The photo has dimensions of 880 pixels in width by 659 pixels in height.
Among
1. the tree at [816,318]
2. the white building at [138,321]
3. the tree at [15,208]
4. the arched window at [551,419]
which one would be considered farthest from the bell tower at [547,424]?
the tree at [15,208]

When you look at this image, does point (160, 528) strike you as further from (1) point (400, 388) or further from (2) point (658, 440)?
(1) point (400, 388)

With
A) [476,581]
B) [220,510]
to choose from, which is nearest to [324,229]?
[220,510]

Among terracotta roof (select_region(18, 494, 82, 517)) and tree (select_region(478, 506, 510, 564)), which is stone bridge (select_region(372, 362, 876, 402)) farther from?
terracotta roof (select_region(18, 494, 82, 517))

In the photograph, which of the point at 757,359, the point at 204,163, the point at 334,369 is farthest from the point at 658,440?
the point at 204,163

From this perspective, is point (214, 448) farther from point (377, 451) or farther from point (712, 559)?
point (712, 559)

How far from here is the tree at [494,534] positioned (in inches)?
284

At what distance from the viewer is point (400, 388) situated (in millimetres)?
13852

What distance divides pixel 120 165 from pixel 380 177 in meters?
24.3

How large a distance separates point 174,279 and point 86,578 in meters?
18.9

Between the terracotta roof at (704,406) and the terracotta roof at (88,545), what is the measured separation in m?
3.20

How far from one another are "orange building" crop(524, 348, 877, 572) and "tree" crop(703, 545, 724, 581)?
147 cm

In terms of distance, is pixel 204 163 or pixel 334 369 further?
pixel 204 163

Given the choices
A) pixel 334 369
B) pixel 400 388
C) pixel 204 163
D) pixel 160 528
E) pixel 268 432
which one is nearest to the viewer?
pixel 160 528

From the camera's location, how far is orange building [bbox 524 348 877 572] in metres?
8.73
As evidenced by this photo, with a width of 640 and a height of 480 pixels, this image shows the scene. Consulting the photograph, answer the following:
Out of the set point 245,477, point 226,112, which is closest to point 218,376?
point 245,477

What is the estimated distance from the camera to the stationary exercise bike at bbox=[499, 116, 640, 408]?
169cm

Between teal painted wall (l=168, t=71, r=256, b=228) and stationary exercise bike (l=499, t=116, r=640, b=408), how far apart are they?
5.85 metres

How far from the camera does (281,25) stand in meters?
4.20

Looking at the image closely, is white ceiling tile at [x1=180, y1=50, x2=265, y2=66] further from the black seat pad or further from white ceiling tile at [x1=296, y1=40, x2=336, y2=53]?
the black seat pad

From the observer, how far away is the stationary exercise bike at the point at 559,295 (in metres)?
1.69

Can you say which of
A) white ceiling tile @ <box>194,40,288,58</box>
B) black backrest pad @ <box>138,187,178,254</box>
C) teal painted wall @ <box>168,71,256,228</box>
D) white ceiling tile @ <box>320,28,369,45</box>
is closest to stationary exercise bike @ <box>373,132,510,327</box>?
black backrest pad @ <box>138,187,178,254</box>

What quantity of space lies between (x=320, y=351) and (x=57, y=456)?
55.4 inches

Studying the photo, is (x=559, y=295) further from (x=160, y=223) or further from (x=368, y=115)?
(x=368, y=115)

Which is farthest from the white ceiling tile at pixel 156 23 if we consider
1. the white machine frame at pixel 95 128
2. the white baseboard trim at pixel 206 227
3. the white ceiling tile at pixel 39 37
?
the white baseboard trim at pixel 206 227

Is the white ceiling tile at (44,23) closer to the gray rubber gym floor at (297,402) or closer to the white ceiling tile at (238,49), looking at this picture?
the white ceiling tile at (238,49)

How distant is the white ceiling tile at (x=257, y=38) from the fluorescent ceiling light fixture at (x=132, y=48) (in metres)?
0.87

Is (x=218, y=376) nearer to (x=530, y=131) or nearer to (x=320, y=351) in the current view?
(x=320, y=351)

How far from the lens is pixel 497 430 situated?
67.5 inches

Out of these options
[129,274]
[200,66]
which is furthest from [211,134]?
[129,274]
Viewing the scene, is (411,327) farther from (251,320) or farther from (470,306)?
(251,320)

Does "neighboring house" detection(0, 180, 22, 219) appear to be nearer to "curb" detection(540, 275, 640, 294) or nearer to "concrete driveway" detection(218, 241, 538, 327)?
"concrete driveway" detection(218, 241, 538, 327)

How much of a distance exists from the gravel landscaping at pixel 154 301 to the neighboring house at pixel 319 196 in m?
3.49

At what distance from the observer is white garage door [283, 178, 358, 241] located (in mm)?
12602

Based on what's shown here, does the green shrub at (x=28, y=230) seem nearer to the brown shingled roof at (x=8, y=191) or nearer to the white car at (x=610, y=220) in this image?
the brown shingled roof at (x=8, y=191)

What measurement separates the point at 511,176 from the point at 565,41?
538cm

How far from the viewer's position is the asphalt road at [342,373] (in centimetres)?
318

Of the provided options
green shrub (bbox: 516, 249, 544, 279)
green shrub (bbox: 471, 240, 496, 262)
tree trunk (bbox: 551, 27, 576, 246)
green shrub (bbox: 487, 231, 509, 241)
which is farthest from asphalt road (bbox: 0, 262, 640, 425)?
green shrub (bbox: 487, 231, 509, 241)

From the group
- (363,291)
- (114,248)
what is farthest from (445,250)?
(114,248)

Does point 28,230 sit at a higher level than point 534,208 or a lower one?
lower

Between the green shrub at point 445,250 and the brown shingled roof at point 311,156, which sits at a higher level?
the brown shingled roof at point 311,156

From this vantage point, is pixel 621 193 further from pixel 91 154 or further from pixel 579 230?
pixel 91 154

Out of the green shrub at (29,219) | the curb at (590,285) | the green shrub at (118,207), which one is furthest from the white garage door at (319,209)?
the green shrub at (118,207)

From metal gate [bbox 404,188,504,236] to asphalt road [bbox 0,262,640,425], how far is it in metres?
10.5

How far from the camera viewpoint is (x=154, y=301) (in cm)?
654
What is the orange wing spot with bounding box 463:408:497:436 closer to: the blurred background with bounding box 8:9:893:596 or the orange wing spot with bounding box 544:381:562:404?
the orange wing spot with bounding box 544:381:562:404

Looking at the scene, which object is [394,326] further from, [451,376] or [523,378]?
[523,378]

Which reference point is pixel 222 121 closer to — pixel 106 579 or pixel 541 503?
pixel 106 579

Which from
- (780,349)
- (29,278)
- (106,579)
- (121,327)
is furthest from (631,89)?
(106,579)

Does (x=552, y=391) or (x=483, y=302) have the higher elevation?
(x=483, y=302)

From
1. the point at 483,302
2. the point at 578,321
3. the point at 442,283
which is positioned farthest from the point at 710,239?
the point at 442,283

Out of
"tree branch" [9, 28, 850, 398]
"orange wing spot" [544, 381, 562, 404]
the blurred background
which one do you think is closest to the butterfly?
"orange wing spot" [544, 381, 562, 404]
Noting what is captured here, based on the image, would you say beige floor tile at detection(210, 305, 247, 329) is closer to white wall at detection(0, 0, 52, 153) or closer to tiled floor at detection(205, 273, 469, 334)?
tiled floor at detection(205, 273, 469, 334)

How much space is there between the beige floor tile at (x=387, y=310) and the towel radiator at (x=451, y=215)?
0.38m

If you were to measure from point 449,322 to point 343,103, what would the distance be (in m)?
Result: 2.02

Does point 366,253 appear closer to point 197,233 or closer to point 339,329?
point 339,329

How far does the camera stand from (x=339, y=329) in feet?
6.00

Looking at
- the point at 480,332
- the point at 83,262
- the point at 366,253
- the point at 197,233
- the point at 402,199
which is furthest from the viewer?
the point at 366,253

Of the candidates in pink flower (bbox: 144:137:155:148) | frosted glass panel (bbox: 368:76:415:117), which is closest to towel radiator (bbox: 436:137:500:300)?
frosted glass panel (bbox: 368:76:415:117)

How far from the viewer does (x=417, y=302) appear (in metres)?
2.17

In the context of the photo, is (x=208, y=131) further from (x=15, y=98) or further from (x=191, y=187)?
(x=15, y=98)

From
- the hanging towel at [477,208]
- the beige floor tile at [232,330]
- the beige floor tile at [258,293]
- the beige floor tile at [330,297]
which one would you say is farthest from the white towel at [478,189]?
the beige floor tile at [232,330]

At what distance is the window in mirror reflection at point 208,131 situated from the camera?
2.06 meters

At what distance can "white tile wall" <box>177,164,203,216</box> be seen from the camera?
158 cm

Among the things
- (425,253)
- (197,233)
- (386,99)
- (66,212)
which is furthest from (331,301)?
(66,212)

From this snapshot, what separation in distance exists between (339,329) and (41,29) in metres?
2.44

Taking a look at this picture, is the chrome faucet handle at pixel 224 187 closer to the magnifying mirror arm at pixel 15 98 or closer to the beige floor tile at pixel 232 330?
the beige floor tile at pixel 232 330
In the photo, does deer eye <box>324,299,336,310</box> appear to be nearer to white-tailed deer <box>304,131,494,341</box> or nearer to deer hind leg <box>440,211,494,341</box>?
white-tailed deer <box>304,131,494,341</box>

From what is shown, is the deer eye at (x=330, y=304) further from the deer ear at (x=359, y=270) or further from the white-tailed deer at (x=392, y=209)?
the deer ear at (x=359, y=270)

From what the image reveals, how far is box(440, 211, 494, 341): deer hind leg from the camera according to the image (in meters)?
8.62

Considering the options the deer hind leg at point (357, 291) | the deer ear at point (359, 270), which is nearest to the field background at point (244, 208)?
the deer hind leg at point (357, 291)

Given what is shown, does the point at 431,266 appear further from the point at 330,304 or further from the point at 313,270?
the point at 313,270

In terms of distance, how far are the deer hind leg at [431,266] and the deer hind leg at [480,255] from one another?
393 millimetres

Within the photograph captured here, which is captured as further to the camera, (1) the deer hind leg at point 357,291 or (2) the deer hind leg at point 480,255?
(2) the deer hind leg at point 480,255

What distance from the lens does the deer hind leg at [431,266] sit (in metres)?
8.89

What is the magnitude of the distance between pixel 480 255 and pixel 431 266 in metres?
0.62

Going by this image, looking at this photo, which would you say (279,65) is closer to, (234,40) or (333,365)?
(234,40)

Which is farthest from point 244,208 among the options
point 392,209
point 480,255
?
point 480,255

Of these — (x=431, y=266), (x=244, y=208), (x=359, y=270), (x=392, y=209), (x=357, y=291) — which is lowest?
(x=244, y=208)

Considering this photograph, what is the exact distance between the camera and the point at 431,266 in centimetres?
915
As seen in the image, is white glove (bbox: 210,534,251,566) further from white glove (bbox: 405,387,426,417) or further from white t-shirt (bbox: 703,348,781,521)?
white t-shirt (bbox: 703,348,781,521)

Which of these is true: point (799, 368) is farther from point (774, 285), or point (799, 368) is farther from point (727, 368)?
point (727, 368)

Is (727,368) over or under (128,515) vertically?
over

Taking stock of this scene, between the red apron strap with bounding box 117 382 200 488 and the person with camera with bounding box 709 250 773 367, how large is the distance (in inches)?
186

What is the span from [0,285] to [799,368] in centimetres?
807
^^^^^^^^
WHAT YOU WILL DO
The answer consists only of the lines from the one containing "Which of these" to the end of the records, each written out exactly.

TASK ANSWER
Which of these is true: point (799, 368) is farther from point (774, 285), or point (799, 368) is farther from point (727, 368)?
point (727, 368)

Is (727,368) over or under (128,515) vertically?
over

Taking stock of this scene, between the red apron strap with bounding box 117 382 200 488 and the person with camera with bounding box 709 250 773 367, how large is the distance (in inches)?
186

What is the span from [0,285] to [799,368] in centimetres?
807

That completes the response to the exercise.